Conversations around how to ensure sufficient food for the growing sub-Saharan African (SSA) population are driving discussions among agricultural policy makers on how to promote food self-sufficiency. These conversations coincide with a rapid rate of forest depletion across much of the continent, with research and on-the-ground evidence pointing to agricultural expansion as a key driver of forest loss. 

A shift in production processes through technology application that incorporates precision farming, the internet of things (IoT), cloud computing, big data, drones, biotechnology innovations, smart farming, and robotics – broadly referred to as agriculture 4.0 – is being witnessed across the globe. Research to date tends to emphasise the use of this suite of technologies from a high-income country (HIC) perspective, with less attention to its relevance in low- and middle-income countries (LMICs). 

Yet there is considerable scope for the application of agriculture 4.0 technologies to enable farmers to produce more on existing land in a sustainable way, consequently reducing the expansion of agricultural land to feed the continent’s population, as is common in SSA. However, just as was the case with the Asian Green Revolution, it is not certain whether SSA will tap into this new wave of technology that has the potential to lead to the production of more food per unit area.

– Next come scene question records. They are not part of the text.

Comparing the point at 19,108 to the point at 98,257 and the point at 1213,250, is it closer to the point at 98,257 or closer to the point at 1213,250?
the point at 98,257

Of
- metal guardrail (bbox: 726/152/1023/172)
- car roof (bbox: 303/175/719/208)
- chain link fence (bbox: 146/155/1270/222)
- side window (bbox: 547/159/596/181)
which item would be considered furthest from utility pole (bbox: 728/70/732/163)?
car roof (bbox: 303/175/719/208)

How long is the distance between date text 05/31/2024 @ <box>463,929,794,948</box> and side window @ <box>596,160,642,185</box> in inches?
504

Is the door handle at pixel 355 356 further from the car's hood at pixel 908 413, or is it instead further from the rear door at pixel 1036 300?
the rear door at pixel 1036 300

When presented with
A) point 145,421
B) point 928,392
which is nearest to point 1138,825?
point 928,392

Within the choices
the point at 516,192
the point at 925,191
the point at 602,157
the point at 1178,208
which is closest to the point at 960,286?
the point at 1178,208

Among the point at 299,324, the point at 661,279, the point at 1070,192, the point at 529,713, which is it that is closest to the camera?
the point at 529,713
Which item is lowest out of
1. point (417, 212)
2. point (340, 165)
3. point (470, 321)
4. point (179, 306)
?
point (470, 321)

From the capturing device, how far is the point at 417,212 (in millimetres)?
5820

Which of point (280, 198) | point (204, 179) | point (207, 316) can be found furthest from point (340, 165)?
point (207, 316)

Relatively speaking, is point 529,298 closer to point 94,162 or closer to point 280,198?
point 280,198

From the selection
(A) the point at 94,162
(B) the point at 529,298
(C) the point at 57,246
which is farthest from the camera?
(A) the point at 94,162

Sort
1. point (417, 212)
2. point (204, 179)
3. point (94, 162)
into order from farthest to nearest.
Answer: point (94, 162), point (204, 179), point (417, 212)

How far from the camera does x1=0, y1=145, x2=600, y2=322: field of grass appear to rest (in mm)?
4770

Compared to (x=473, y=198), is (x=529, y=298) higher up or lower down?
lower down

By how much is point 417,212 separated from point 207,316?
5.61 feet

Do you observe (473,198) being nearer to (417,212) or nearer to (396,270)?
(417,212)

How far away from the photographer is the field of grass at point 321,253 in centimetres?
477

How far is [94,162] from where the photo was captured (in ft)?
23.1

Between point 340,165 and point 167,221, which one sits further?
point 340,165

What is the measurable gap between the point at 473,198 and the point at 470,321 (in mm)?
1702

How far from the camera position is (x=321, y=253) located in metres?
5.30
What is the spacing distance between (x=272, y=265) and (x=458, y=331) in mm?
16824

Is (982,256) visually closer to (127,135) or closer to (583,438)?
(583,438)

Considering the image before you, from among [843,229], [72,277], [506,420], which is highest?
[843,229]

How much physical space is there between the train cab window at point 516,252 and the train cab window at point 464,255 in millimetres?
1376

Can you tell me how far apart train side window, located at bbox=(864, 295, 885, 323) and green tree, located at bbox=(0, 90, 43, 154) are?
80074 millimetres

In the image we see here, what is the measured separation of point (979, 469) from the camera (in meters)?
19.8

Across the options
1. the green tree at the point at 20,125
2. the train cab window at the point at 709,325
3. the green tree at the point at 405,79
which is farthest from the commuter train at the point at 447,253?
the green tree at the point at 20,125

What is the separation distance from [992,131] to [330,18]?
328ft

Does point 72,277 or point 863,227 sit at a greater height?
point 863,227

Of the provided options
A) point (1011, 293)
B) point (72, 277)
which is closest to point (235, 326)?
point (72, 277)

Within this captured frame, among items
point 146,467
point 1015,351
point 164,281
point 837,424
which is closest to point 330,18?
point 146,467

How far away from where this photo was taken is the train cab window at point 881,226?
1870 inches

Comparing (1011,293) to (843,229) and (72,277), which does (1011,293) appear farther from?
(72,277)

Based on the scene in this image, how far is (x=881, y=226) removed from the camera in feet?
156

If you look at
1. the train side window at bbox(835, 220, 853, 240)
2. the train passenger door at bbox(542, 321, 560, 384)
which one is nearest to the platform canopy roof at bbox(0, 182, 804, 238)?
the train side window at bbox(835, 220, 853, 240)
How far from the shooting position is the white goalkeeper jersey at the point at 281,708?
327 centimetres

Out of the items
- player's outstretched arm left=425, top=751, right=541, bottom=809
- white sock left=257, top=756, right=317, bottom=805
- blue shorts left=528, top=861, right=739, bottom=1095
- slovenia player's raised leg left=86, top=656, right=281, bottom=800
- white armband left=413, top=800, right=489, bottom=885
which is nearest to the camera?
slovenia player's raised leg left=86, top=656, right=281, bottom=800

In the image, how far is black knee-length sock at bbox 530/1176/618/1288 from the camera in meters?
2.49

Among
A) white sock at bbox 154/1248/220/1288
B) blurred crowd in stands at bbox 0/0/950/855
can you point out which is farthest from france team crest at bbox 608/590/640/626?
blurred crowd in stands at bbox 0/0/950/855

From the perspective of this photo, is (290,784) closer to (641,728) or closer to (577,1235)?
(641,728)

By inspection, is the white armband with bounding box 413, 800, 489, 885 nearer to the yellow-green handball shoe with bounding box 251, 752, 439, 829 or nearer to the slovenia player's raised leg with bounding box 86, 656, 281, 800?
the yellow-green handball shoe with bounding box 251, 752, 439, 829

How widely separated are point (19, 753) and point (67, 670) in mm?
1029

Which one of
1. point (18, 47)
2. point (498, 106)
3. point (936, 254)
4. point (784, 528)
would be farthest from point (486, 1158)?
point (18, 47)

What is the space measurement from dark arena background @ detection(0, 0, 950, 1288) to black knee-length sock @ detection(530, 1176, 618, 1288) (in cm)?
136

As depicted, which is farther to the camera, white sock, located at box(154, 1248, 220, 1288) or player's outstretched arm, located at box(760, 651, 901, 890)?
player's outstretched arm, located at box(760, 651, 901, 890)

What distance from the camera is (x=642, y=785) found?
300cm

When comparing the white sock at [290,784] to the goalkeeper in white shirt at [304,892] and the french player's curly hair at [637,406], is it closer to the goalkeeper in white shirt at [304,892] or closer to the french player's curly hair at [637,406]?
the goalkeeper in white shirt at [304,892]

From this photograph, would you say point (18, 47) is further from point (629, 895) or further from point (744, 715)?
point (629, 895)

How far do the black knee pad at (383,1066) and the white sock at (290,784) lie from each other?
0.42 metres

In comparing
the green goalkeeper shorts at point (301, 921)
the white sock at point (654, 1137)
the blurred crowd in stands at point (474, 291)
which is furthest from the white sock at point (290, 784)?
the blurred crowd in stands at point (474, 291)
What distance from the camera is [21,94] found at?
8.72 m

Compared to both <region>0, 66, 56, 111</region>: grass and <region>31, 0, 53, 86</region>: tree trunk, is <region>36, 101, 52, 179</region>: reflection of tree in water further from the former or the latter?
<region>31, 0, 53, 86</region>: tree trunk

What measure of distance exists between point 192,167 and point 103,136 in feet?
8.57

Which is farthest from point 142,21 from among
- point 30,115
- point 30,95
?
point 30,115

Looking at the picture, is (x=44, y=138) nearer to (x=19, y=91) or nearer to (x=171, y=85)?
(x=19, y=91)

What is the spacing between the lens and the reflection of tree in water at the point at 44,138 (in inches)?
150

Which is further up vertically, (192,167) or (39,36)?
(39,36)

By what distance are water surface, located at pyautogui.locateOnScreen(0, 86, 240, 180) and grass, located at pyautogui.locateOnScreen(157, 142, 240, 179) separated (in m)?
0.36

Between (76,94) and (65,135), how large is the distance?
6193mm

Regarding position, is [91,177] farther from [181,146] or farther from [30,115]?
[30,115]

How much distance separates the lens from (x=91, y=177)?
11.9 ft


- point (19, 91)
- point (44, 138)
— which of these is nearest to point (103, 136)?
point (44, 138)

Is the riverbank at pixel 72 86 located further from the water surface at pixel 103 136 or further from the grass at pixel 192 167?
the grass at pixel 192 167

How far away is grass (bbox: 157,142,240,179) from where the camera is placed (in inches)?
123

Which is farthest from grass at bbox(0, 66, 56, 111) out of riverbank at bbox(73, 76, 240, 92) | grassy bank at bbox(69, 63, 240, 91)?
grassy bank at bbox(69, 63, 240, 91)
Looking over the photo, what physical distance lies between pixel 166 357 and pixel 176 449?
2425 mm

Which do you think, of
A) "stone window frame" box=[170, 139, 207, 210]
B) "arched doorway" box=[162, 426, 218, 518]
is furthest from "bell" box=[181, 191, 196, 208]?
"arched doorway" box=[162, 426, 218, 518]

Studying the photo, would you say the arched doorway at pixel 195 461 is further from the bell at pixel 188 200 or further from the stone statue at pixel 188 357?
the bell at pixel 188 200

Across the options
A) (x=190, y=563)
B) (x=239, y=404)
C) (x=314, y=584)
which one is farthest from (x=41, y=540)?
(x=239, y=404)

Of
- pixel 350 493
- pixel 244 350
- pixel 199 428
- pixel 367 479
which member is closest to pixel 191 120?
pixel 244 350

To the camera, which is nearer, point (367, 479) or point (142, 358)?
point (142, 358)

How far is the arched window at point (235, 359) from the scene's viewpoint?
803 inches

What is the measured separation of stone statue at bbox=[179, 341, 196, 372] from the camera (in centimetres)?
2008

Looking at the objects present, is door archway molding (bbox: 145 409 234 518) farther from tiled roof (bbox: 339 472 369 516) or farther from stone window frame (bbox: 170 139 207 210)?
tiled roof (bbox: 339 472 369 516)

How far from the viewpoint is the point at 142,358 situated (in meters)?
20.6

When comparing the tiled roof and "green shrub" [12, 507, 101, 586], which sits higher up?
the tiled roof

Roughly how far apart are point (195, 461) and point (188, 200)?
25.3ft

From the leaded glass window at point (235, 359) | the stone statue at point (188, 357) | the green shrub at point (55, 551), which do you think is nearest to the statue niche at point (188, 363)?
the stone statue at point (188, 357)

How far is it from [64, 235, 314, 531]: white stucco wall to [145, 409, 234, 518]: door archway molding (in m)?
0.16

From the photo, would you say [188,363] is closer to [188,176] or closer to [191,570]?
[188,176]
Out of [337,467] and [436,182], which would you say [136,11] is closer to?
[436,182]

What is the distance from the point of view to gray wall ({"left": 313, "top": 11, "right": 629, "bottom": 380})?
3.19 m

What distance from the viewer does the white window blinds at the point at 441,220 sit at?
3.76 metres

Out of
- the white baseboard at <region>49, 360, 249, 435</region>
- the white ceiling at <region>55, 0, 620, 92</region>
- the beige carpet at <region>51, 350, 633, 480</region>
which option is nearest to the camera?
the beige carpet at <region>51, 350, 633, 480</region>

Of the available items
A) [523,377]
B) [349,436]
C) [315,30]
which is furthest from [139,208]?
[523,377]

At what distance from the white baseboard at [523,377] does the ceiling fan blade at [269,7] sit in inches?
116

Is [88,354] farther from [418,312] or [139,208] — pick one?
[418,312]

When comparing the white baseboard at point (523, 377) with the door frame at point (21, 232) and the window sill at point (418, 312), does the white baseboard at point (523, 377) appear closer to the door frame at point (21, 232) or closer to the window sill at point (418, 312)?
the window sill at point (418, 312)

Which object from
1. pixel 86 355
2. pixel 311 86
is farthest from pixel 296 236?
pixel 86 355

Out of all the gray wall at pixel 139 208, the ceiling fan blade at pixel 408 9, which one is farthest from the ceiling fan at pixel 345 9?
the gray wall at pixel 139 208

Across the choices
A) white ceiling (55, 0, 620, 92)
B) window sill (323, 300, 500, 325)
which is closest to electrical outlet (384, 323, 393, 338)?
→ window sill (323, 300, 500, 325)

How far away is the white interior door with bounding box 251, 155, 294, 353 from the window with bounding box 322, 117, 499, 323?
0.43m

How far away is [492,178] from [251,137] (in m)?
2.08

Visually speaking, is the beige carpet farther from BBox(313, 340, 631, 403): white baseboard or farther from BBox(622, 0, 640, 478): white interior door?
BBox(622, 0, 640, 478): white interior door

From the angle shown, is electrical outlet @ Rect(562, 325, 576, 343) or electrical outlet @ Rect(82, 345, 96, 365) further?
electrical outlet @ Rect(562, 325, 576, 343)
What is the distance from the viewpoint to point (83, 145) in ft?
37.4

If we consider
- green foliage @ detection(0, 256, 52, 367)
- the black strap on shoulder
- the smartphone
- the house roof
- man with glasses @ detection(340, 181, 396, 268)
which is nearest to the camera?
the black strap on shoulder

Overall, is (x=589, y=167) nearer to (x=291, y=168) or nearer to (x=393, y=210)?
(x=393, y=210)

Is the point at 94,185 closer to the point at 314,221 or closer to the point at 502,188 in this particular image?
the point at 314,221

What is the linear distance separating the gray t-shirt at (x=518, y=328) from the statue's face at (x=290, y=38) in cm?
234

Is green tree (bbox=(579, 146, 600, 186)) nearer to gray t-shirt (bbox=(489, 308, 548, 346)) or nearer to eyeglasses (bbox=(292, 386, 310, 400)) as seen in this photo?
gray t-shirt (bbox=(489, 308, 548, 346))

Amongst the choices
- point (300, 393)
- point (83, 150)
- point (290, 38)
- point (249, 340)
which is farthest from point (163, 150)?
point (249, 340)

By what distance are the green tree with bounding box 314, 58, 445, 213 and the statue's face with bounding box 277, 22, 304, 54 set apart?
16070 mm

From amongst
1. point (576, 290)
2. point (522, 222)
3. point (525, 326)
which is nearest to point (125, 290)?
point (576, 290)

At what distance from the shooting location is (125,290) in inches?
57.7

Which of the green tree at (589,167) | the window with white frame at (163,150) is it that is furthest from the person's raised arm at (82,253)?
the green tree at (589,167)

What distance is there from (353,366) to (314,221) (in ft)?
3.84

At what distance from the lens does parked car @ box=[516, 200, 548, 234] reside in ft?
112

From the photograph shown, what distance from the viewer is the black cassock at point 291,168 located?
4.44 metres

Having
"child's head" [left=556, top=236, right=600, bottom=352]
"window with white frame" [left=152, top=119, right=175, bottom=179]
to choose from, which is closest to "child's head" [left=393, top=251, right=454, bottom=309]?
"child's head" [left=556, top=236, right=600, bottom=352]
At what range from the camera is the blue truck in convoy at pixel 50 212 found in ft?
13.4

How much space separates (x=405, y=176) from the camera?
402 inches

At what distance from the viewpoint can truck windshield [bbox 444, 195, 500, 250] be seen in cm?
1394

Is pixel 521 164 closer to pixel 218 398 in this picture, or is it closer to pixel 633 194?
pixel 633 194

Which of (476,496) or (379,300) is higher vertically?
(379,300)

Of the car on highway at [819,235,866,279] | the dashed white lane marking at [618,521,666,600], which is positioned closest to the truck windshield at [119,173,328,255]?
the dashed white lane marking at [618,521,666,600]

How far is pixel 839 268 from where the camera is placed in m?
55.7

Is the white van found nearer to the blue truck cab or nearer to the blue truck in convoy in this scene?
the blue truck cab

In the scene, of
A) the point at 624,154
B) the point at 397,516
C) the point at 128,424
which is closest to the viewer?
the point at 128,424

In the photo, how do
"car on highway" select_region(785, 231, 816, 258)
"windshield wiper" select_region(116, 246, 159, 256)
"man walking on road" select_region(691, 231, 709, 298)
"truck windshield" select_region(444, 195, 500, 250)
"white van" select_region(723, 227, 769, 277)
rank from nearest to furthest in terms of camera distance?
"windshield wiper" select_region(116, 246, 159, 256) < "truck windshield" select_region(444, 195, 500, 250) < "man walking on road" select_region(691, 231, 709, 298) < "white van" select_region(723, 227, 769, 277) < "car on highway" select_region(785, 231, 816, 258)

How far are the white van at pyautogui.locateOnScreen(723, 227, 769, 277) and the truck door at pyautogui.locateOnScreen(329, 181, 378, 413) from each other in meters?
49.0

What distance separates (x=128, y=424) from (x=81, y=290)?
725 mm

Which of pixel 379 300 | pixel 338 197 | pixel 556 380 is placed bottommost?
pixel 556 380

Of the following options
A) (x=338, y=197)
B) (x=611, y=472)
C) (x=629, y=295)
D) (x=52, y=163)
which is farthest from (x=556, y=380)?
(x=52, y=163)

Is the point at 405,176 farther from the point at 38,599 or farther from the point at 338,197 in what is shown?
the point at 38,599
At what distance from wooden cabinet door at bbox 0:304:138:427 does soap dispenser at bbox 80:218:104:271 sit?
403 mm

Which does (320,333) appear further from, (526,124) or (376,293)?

In our perspective paper, we ask this pertinent question: “Is sub-Saharan Africa ready for the new wave of agriculture 4.0 revolution”. Tackling this question could prove to be game-changing.

Is sub-Saharan Africa ready? 

We looked at readiness for adoption of this suite of technologies in SSA based on five dimensions: scale; finance and capital for investment, research, and development; availability of leapfrog technology and digital infrastructure; institutions, governance, and ethics; and finally, education and skills.

We find there is potential for SSA’s smallholder farmers to adopt a suite of agriculture 4.0 technologies that could increase food production on the same amount of land without increasing cropped area from previously uncultivated land. 

This can be achieved in part through practices such as precision seeding that increases plant population per area, fertiliser application, and soil mapping that supports soil fertility diagnosis to ensure the right type and amount of input is applied. Improved soil diagnosis could result in more sustainable food production by reducing the costs of inputs and reducing environmental pollution from excess fertiliser and herbicide application. 

However, adoption across the continent is not straightforward due to gaps in knowledge, skills, finance, and infrastructure. Further, there are ethical concerns around data management and issues of disconnecting farmers from the landscape.

Finally, technologies that improve the productivity and profitability of smallholder agriculture could make agricultural expansion more, not less, likely, highlighting the importance of understanding agricultural intensification in the context of property rights and institutions across landscapes. 

The question of how SSA can feed its growing population amidst challenges such as climate change and variability, and loss of important biodiversity from intensive monocropping and land expansion, is at the core of the Sentinel project, which seeks better ways to manage the triple objectives of food production, biodiversity conservation and inequality reduction in Ethiopia, Ghana and Zambia.